Following the speeches of the 1971 July Theses, through which Ceaușescu imposed a new ideology, Eugen Barbu, a writer seeing a waning influence, took the opportunity to be the greatest supporter of this new ideology of protochronism.

===Antisemitism===

In a September 5, 1980 article entitled "Ideals", Corneliu Vadim Tudor presented the first anti-semitic view published in Romania after World War II. The article attacked the Jews, who, in contrast to the loyal Romanians were "running away in the face of hardships" (referring to Aliyah). The Jews were seen as "visitors", "avid for enrichment", "Herod's strangers to the interests of this nation" and who lacked the Romanian notion of self-sacrifice. Chief Rabbi of Romania, Moses Rosen protested by writing a letter to the newspaper and on October 24, a retraction was published, arguing that the newspaper did not support such extreme views.

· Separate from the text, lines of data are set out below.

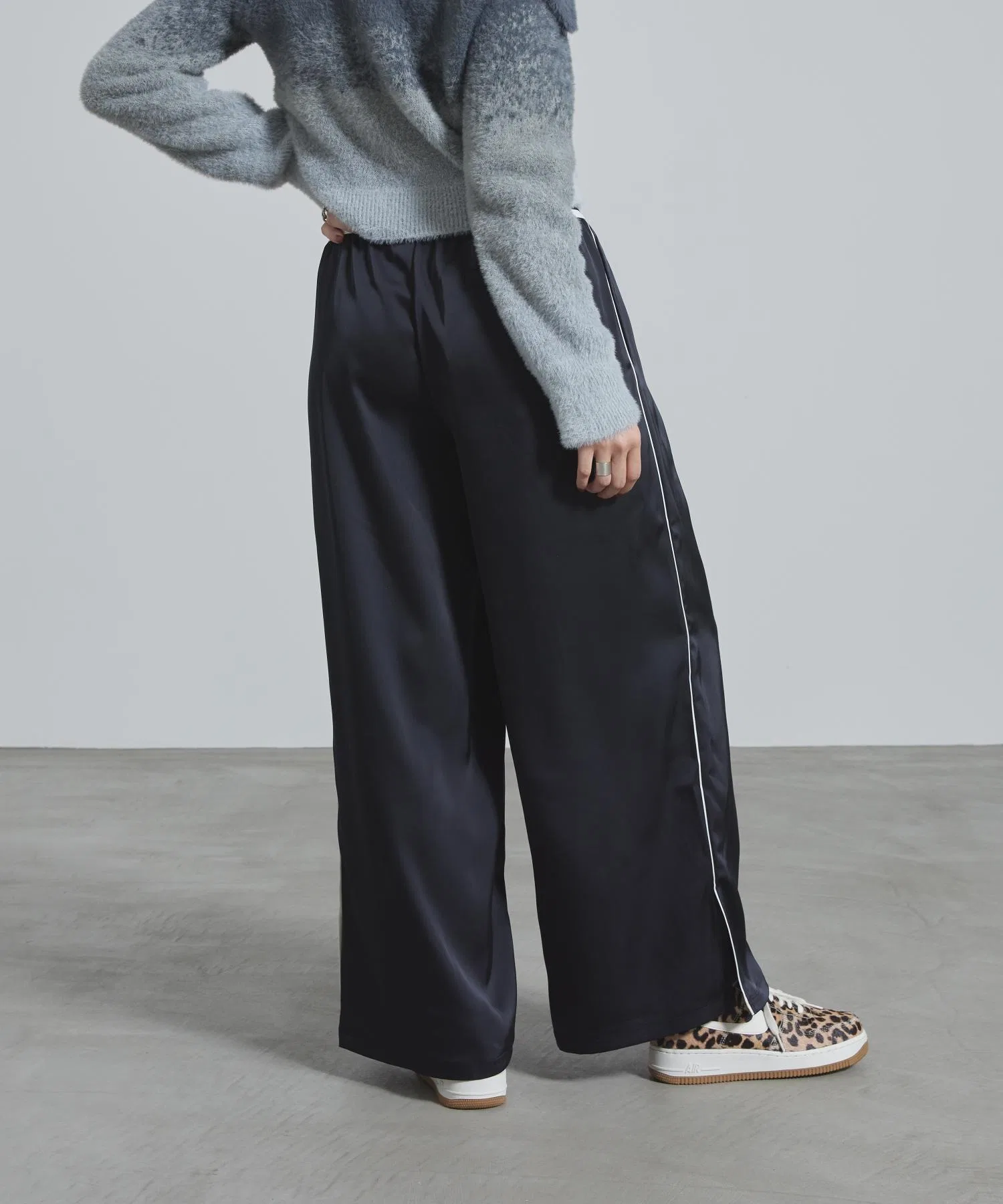 Женские атласные брюки Nike Sportswear Loose Mid-Rise — фото 3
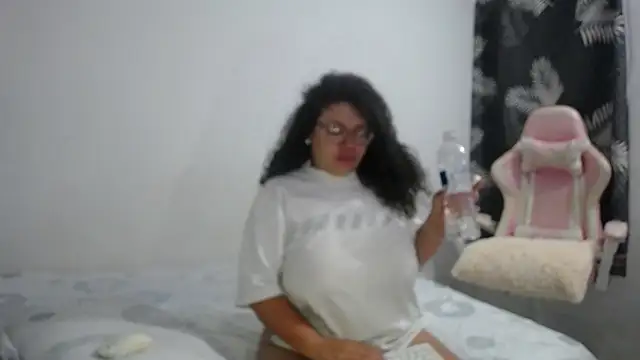 Snapshot of mabigomez00 chatting on 21, 2, 2026 mabigomez00 online show from 21, 2, 2026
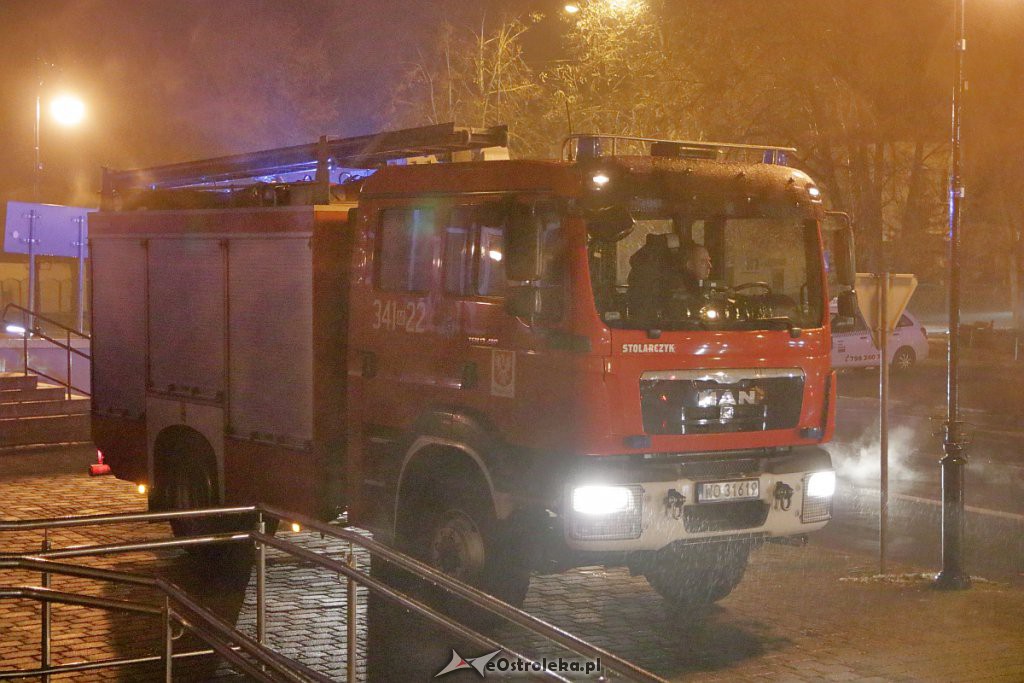 Ostrołęka: Alarm pożarowy w bloku przy ulicy Kilińskiego [03.12.2018] - zdjęcie #8 - eOstroleka.pl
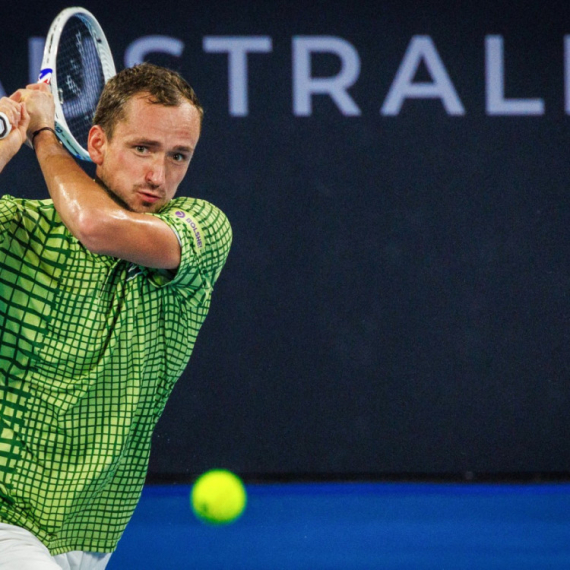 Medvedev pobedom otvorio godinu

The debate over the issue continued as a brochure began to circulate in Romania, containing the Săptămîna editorial, as well as Rabbi Rosen's protest under the title "Chief Rabbi Trafficker Patriot". While protests over the issue were voiced from Israel and other external Jewish circles, the official response was that they were printed abroad and shipped by Romanian-Italian businessman Iosif Constantin Drăgan, who was alleged to have some links to Săptămîna. In April 1981, Ceaușescu had to condemn anti-semitism in a speech. Nevertheless, it is alleged that the whole antisemitic incident was sparked by Ceaușescu's anger over the Jewish lobby which tried to tie the US Most favoured nation clause to the freedom to emigrate to Israel, something which was misunderstood by the sycophants at Săptămîna.

===Conflict with the Writers' Union===
On September 18, 1980, the national communist group from Săptămîna addressed Ceaușescu demanding the disbanding of the Writers' Union of Romania which they argued that it was "sold to the West" and "reactionary" and create a new Communist Writers' Union. Ceaușescu realized that this was a fringe view among the writers and disagreed with this solution.

On October 13, Ceaușescu discussed with a group of a hundred writers from the Writers' Union, who demanded that the activity of the Săptămîna newspaper to be reproached and the reduction of the ideological pressures over the writers. While Ceaușescu agreed in principle, he was just postponing taking an action, which was taken after the 1981 Conference of the Writers' Union of Romania.

==Attacks on dissidents==
Săptămîna had a habit of slandering all Romanian dissidents (both within and outside the country) or even people who they didn't see as patriotic enough. For instance, Eugen Barbu called Paul Goma "a nullity" on April 8, 1977.

==Legacy==
After 1989, the two former editors of Săptămîna, Eugen Barbu and Corneliu Vadim Tudor became associates in a newspaper called România Mare, which exposed extreme nationalist views. A party was created to suit their view, Greater Romania Party, which became the most important nationalist party in post-1989 Romanian history.